What is interesting about the spinous involvement as to the predominant excursion is that Gregory noted in one of the original hypotheses (1969) “that the odontoid and spinous are capable of decreasing or increasing the influence of laterality on the neurological component.” Further investigation of this influence is warranted.
With the new method of calculating the amount of the skull turning on the condyles of the atlas, the practitioner is now able to determine what amount of laterality is due to the shift of the atlas in the frontal plane or the skull turning.
Being able to determine the amount will give a clue to which leg will shorten. If there is a significant portion of laterality that is due to the skull turning, the prediction will be the leg will be ipsilateral.
Some other hypotheses have been gathered from this research. No speculation will be given as to why the pattern exists just that they were noted and will be studied further.
- If laterality is a great deal larger than rotation and the rotation is anterior, leg shortness will be ipsilateral.
- If laterality is a great deal larger than rotation, and the rotation is posterior, leg shortness will be contralateral.
- If laterality ranges between 2.5 and 3.5 degrees and rotation is 1 degree, leg shortness will be ipsilateral.
- If laterality is equal to rotation, it is very difficult to predict. An ipsilateral short leg in this type of case would indicate the predominant factor is laterality caused by the skull turning on the condyles.
The reader may come to the conclusion that the original hypotheses as generated by the Gregory article have not been supported.

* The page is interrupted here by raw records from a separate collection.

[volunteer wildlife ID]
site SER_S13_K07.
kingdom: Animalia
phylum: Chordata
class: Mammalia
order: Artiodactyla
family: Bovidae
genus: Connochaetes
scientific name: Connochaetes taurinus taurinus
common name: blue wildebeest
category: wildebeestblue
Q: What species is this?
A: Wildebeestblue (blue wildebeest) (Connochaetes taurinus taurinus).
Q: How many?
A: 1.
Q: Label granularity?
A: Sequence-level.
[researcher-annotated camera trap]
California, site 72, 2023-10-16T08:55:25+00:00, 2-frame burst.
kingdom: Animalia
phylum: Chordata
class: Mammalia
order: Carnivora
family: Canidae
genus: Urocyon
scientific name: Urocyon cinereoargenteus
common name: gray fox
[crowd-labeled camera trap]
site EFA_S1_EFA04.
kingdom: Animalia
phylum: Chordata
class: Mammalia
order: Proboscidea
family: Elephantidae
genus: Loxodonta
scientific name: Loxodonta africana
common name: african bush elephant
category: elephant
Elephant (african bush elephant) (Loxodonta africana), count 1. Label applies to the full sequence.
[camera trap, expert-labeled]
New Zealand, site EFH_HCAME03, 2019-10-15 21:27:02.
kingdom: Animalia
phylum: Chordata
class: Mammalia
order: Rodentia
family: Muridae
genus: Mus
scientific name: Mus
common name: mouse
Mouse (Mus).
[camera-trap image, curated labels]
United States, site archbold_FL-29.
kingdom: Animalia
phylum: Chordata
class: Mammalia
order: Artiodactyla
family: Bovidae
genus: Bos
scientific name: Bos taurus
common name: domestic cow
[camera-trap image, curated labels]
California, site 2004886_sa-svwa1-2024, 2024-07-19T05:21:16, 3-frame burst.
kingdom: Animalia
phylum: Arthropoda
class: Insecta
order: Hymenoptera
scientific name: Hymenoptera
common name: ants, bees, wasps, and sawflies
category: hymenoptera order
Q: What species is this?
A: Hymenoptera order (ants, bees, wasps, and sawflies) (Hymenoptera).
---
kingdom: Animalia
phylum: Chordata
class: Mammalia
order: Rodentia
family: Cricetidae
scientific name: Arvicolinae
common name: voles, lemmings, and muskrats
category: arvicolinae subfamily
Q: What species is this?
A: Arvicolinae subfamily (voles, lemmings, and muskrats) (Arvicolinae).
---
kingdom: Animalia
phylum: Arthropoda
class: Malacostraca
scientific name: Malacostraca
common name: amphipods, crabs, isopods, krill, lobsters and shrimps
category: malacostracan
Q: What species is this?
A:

And a superficial view of the data would support this notion. Yet as we delve into the subtleties of the variables which were analyzed in this article it is the writer’s belief the hypotheses will basically be valid. Future research will bear this out.
Research about the predominant theory is a significant first step. To be able to predict leg shortness as the result of knowing the biomechanics of the subluxation is known by very few.
- Gregory, R.R., The ASC and leg imbalance. The NUCCA NEWS, Vol. 1, No. 7, March 1969.
- “Seemann, D.C., A Statistical Analysis of some hypotheses about the atlas subluxation complex. Paper presented at NUCCA convention May 1971, Monroe, Michigan.
- Seemann, D.C., Some Hypotheses as to How Rotations are Produced with Cervical Subluxations. Upper Cervical Monograph, Vol. 3, No. 8, June 1984.
- Gregory, R.R., The ‘NUCCA advanced course: biomechanics. The National Upper Cervical Chiropractic Association; Monroe, Michigan. 1987.